IAS Turbulence: Signs of Fire, The Long Night, and Black Gold
by Vivan Sundaram
22 April 2020
Vivan Sundaram, three drawings from the series ‘Signs of Fire’, 1984–1985. © Vivan Sundaram. Courtesy of the artist.
Even seeing only a quarter of the image I knew what it was. I think it was in 1983 that I saw in Germany an exhibition of Leonardo's Deluge series from the Queen’s collection. The series haunted me for many years. I have a house in Kasauli that overlooks Chandigarh, where the English planted pine trees. Every other dry season forest fires engulf the small cantonment town which, in 1984, came near to burning down my hundred-year-old house. The charred hillside brought forth the Signs of Fire series. It was also a historic summer as in the city of Amritsar, armed militants had occupied the premises of the Golden Temple. The Army flushed them out by killing both the militants and pilgrims. Eighty-three soldiers and approximately four hundred ninety-two civilians died. Then on 31 October 1984, Mrs Indira Gandhi was assassinated by her two Sikh bodyguards. My work 'In the Box' refers to the violence that took place in the aftermath.
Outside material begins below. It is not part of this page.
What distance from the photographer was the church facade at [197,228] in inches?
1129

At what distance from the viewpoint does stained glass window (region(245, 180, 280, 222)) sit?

The theme of 'Turbulence' appears in three of my other exhibitions: Long Night, 1989, drawings in charcoal, made after my visit to Auschwitz in 1989; Journeys, soft pastels; and finally, Black Gold, based on a large installation at the Kochi Muziris Biennale, 2012. Muziris is a port town in Kerala, which flourished from the second century BC to about the sixth century AD and traded with the Roman Empire. Black pepper was a major export from Kerala; later historians called it ‘black gold’. There is speculation that floods destroyed this early 'urban' settlement, whose remains were discovered only in 2004. My 20 x 60 foot installation, an imaginary urban ruin, was made of thousands of discarded pot sherds from the excavation. I then flooded it by pouring twenty kilos of peppercorns over it. There are many expressions in Wright's text which resonate with these images.